Descubra por que varejistas estão oferecendo crédito e virando bancos. Entenda a estratégia por trás da bancarização e seus impactos financeiros
Nos últimos anos, as maiores varejistas do Brasil passaram a parecer menos “lojas” e mais “bancos”.
O que começou como simples cartões de loja evoluiu para operações financeiras robustas, com crédito ao consumo, seguros, consórcios, investimentos, carteiras digitais e parcerias em meios de pagamento.
Essa tendência não é brasileira. Em 2019, Angela Strange, sócia da Andreessen Horowitz, escreveu o artigo “Toda empresa será uma fintech”. Ela previa que, em pouco tempo, boa parte da receita das empresas viria de serviços financeiros. E o Brasil virou um laboratório perfeito dessa ideia.
O iFood já anunciou o plano de se tornar um banco até 2028, segundo o CEO Diego Barreto. No varejo, o Magalu construiu o MagaluPay; o Mercado Livre, o Mercado Pago; e a Porto, tradicional seguradora, criou o ecossistema Porto Bank.

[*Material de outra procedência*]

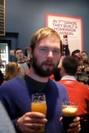 Baltimore Andy: Two-fisted Drinker At Troegs by iTrod in Get togethers
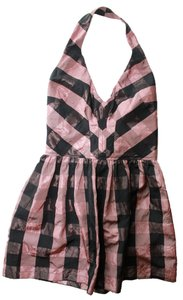Topshop Punk Black Pink Dress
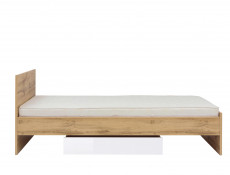 Modern Single Bed Frame with Bed Slats Oak 90cm Headboard - Zele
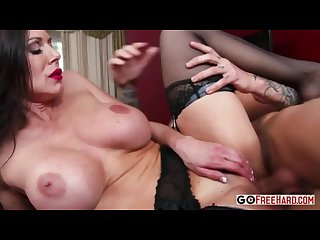 Busty milf kendra lust in a sexy lingerie fucked by a young guy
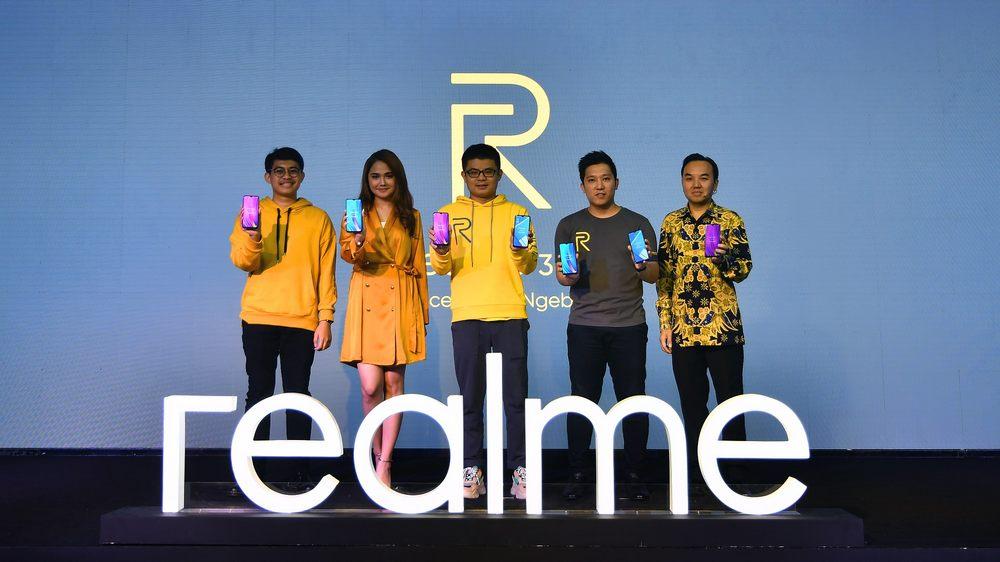 Realme 3 Pro dan Realme C2 Resmi Meluncur, Ini Harga & Spesifikasinya 1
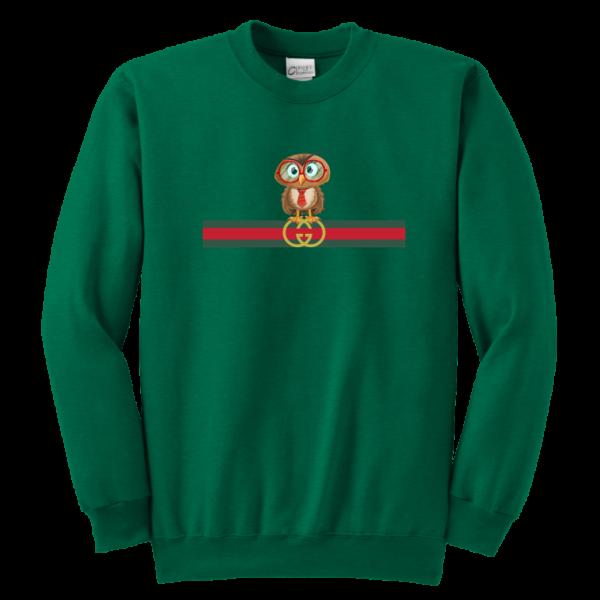 Gucci Owl Premium Limited Youth Crewneck Sweatshirt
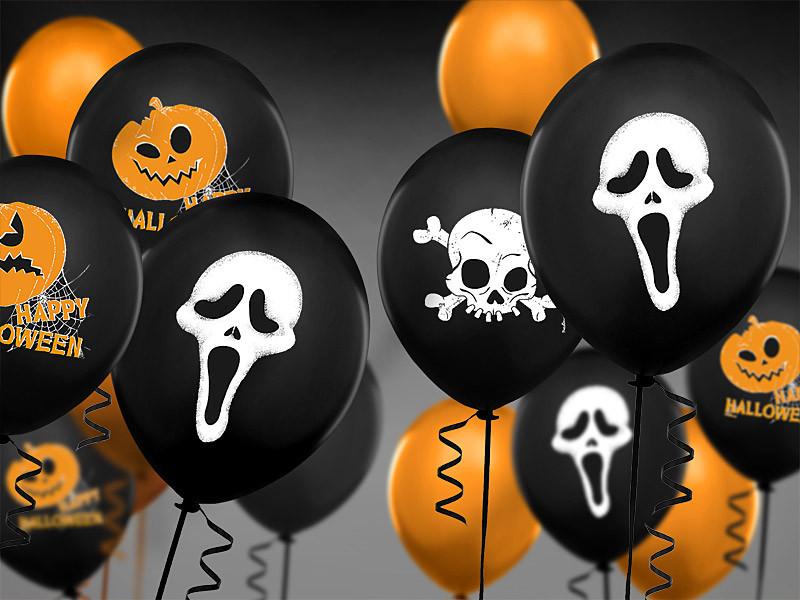 """Balony na Halloween z duchem """"Krzyk"""" / SB14P-121-010-6"""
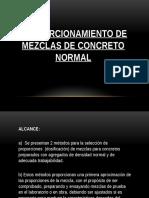 DISEÑO DE CONCRETO LISTO PARA CLASES.pptx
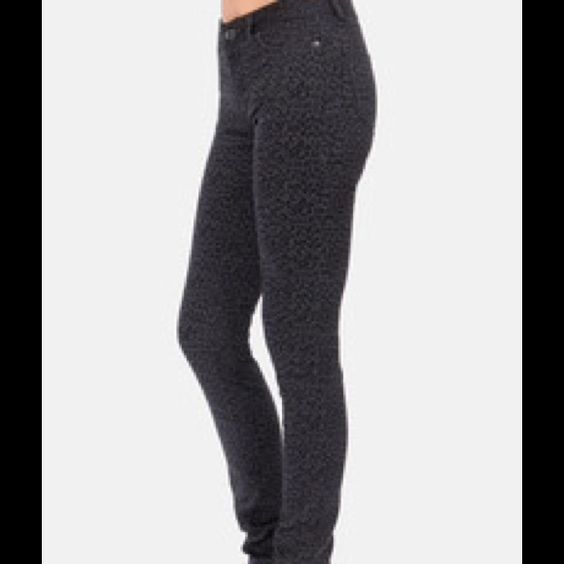 Cheetah Print Jeans Cheetah Print Grey Skinny Jeans Obey Jeans Skinny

Mas por que essas empresas, consolidadas em seus setores, estão oferecendo serviços financeiros?
Bancarização do varejo
Parte da resposta está na busca por novas fontes de receita e parte em uma estratégia de sobrevivência e diferenciação.
As empresas conhecem cada venda, cada cliente, cada risco e, agora, querem usar esse conhecimento para oferecer crédito e serviços diretamente aos consumidores.
Os números do 2T25 confirmam o movimento: o Banco CSF já representa quase 20% da receita do Carrefour Brasil; o Magalu adicionou R$ 1,1 bilhão em receita financeira; a Midway, da Riachuelo, responde por 32% das vendas via cartão próprio; a Realize, da Renner, financia 44% das compras; e a Casas Bahia mantém R$ 6,2 bilhões em crediário ativo.
Um banco com dados em tempo real de milhões de transações diárias. Esse é um movimento consistente e cada vez mais estratégico.
Por que o varejo decidiu virar banco?
O varejo tradicional opera em um campo de margens baixíssimas. Para cada R$ 100 vendidos, sobram, muitas vezes, apenas R$ 2 ou R$ 3 de lucro líquido.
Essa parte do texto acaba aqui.